- _Things to do_:
(a) Print everything in the comedy writing post from "I helped Bryan" down to "for later use.", word for word.
(b) Answer these questions using the comedy writing post:
(i) What was the title of the class Bryan Tucker taught at the festival?
(ii) How many pages long is a sitcom spec script usually?
(iii) Where did Rob Riggle take classes, and for how many years?
(c) In the comedy writing post, shorten the paragraph beginning "My long-time friend and Selected Hilarity cohort" and keep its main facts.

- _Text shown_:
····················

Tuesday, February 19, 2008

Writing Ins and Outs

My long-time friend and Selected Hilarity cohort Bryan Tucker flew into Chapel Hill this weekend for the 4th Annual UNC Comedy Festival. Bryan taught a class on “The Ins and Outs of Comedy Writing.”

Bryan Tucker and I onstage at SNLBryan's writing credits include The Chris Rock Show (Emmy Nomination), Tough Crowd with Colin Quinn, Mad TV, Chappelle’s Show, and Saturday Night Live, where he currently works. Joining Bryan on panel were The Daily Show writers and producers Rob Riggle, John Oliver, and Rory Albanese.

I helped Bryan put together the outline for the class, and I’ll share it for you here along with a few of my notes.

How to Become a Comedy Writer

  • Find a Venue for Yourself - Find a place where your writing can be read or performed. Examples: a writing workshop, a theater, a comedy club, the internet, etc.
  • Perform or Work with Other Performers - Test your work in front of an audience and find a group that suits your style.
  • Move to LA, New York or, maybe, Chicago - LA has the most opportunity in TV and film. New York and Chicago have more places to develop and form a community.
  • Find Your Niche - Whether it's a regular comedy club, improv theater, magazine or internet site, find a place where you fit in and have a network of people like you.
  • Write Samples - Write sample scripts, bits and jokes for your favorite shows. Get a sample packet together for later use.
  • Get an entry-level job (PA, intern, researcher) on a TV show - This is not always a direct path to getting hired as a writer, but is a great way to understand how things work.
  • Above All: Be patient - Don't compare your success directly to the success of your peers.

Writing Samples You Will Need

  • For sitcoms - A half hour spec script of a current, popular show. Usually 28-32 pages.
  • For comedy/variety - A packet of ideas, sketches and jokes written specifically for that show. Usually 4-10 pages.

Panel Members Paths to Becoming a Comedian

Of the panel members, here is the path that each took to a career in TV comedy writing:
  • Bryan Tucker - started as stand-up comedian, toured the U.S. with sketch/improv group Selected Hilarity, then moved to NYC to pursue stand up comedy and writing. His performing connections led to his first writing job at The Chris Rock Show.
  • Rob Riggle - Took classes for seven years at Upright Citizens Brigade (UCB) in New York City while serving in the U.S. marines. While at UCB, had many teachers that formed crucial connections at SNL, including Amy Poehler.
  • John Oliver - Wrote comedy during college, honed stand-up skills, and made crucial connections at the Edinburgh Festival - including former Daily Show intern Demetri Martin.

····················

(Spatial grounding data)
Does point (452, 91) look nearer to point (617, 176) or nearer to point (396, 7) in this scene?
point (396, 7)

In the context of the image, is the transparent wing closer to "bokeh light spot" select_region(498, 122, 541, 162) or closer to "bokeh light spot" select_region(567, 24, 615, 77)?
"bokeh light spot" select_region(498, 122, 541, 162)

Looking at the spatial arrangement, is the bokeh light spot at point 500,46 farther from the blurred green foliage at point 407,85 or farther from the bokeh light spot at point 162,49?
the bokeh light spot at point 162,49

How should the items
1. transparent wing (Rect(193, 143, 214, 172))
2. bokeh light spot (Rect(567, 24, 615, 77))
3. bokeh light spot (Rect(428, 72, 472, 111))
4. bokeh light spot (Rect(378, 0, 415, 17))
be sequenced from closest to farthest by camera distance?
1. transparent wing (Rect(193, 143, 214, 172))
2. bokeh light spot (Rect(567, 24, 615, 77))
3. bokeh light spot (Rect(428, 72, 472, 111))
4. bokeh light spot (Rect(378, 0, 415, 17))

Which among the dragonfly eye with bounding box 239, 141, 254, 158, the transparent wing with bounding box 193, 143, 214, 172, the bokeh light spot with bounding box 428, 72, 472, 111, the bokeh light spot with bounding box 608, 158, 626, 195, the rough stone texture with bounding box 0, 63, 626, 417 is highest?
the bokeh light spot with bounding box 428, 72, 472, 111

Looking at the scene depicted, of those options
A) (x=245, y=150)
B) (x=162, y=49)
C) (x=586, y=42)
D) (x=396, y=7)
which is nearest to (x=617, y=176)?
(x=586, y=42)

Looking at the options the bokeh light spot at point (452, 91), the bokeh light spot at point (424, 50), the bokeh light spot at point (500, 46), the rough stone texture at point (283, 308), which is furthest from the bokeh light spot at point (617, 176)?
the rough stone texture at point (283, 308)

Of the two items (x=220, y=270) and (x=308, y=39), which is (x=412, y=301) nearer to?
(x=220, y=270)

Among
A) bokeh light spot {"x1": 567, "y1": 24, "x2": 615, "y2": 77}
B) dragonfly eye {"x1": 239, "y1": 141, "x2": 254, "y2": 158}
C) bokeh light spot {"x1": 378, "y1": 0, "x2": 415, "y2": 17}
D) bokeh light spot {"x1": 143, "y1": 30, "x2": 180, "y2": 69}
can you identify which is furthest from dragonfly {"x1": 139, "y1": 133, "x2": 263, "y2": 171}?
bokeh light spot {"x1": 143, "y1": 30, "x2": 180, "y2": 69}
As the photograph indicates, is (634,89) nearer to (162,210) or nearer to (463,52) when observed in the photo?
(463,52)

····················

- _Answers to the exercise_:
(a)
I helped Bryan put together the outline for the class, and I’ll share it for you here along with a few of my notes.

How to Become a Comedy Writer

  • Find a Venue for Yourself - Find a place where your writing can be read or performed. Examples: a writing workshop, a theater, a comedy club, the internet, etc.
  • Perform or Work with Other Performers - Test your work in front of an audience and find a group that suits your style.
  • Move to LA, New York or, maybe, Chicago - LA has the most opportunity in TV and film. New York and Chicago have more places to develop and form a community.
  • Find Your Niche - Whether it's a regular comedy club, improv theater, magazine or internet site, find a place where you fit in and have a network of people like you.
  • Write Samples - Write sample scripts, bits and jokes for your favorite shows. Get a sample packet together for later use.

(b)
(i) "The Ins and Outs of Comedy Writing"
(ii) 28-32 pages
(iii) At Upright Citizens Brigade (UCB) in New York City, for seven years

(c) Bryan Tucker, a longtime friend and Selected Hilarity cohort, flew into Chapel Hill this weekend for the 4th Annual UNC Comedy Festival and taught a class called "The Ins and Outs of Comedy Writing."